(Extracted data entries)

------------------------------------

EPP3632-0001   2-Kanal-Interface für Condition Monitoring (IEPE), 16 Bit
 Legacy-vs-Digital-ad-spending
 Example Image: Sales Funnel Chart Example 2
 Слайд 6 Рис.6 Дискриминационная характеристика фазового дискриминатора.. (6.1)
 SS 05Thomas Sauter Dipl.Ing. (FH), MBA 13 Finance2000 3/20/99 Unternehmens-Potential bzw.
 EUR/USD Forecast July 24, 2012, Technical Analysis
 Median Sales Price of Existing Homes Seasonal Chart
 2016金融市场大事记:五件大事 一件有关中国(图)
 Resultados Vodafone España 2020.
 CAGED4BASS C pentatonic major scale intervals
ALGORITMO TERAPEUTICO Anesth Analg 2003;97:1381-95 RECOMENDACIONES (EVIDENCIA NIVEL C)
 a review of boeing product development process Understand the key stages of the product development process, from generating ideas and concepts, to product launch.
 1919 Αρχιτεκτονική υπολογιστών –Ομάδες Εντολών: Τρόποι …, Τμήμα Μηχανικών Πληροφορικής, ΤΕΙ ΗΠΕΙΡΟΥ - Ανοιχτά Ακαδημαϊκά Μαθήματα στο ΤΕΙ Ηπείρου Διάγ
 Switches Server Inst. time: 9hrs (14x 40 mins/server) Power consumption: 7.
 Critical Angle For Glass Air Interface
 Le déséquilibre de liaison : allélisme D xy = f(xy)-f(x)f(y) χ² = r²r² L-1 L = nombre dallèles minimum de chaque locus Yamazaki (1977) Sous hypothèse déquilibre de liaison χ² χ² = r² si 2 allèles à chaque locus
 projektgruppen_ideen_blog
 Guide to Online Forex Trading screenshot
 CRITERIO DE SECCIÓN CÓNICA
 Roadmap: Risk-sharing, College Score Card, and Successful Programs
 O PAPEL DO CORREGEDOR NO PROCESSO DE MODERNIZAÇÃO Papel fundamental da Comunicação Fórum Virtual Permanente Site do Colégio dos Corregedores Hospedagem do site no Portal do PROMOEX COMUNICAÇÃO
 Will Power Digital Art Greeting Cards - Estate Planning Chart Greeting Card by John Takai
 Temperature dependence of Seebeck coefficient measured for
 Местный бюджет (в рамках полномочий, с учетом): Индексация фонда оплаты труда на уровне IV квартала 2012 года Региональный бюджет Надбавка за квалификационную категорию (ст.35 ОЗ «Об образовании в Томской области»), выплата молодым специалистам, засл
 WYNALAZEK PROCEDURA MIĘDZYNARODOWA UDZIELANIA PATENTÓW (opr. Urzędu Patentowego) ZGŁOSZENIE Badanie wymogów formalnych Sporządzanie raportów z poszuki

------------------------------------

# [Task objective]
The records above need to be retyped in full, exactly as they stand.

# [Task output]
EPP3632-0001   2-Kanal-Interface für Condition Monitoring (IEPE), 16 Bit
 Legacy-vs-Digital-ad-spending
 Example Image: Sales Funnel Chart Example 2
 Слайд 6 Рис.6 Дискриминационная характеристика фазового дискриминатора.. (6.1)
 SS 05Thomas Sauter Dipl.Ing. (FH), MBA 13 Finance2000 3/20/99 Unternehmens-Potential bzw.
 EUR/USD Forecast July 24, 2012, Technical Analysis
 Median Sales Price of Existing Homes Seasonal Chart
 2016金融市场大事记:五件大事 一件有关中国(图)
 Resultados Vodafone España 2020.
 CAGED4BASS C pentatonic major scale intervals
ALGORITMO TERAPEUTICO Anesth Analg 2003;97:1381-95 RECOMENDACIONES (EVIDENCIA NIVEL C)
 a review of boeing product development process Understand the key stages of the product development process, from generating ideas and concepts, to product launch.
 1919 Αρχιτεκτονική υπολογιστών –Ομάδες Εντολών: Τρόποι …, Τμήμα Μηχανικών Πληροφορικής, ΤΕΙ ΗΠΕΙΡΟΥ - Ανοιχτά Ακαδημαϊκά Μαθήματα στο ΤΕΙ Ηπείρου Διάγ
 Switches Server Inst. time: 9hrs (14x 40 mins/server) Power consumption: 7.
 Critical Angle For Glass Air Interface
 Le déséquilibre de liaison : allélisme D xy = f(xy)-f(x)f(y) χ² = r²r² L-1 L = nombre dallèles minimum de chaque locus Yamazaki (1977) Sous hypothèse déquilibre de liaison χ² χ² = r² si 2 allèles à chaque locus
 projektgruppen_ideen_blog
 Guide to Online Forex Trading screenshot
 CRITERIO DE SECCIÓN CÓNICA
 Roadmap: Risk-sharing, College Score Card, and Successful Programs
 O PAPEL DO CORREGEDOR NO PROCESSO DE MODERNIZAÇÃO Papel fundamental da Comunicação Fórum Virtual Permanente Site do Colégio dos Corregedores Hospedagem do site no Portal do PROMOEX COMUNICAÇÃO
 Will Power Digital Art Greeting Cards - Estate Planning Chart Greeting Card by John Takai
 Temperature dependence of Seebeck coefficient measured for
 Местный бюджет (в рамках полномочий, с учетом): Индексация фонда оплаты труда на уровне IV квартала 2012 года Региональный бюджет Надбавка за квалификационную категорию (ст.35 ОЗ «Об образовании в Томской области»), выплата молодым специалистам, засл
 WYNALAZEK PROCEDURA MIĘDZYNARODOWA UDZIELANIA PATENTÓW (opr. Urzędu Patentowego) ZGŁOSZENIE Badanie wymogów formalnych Sporządzanie raportów z poszuki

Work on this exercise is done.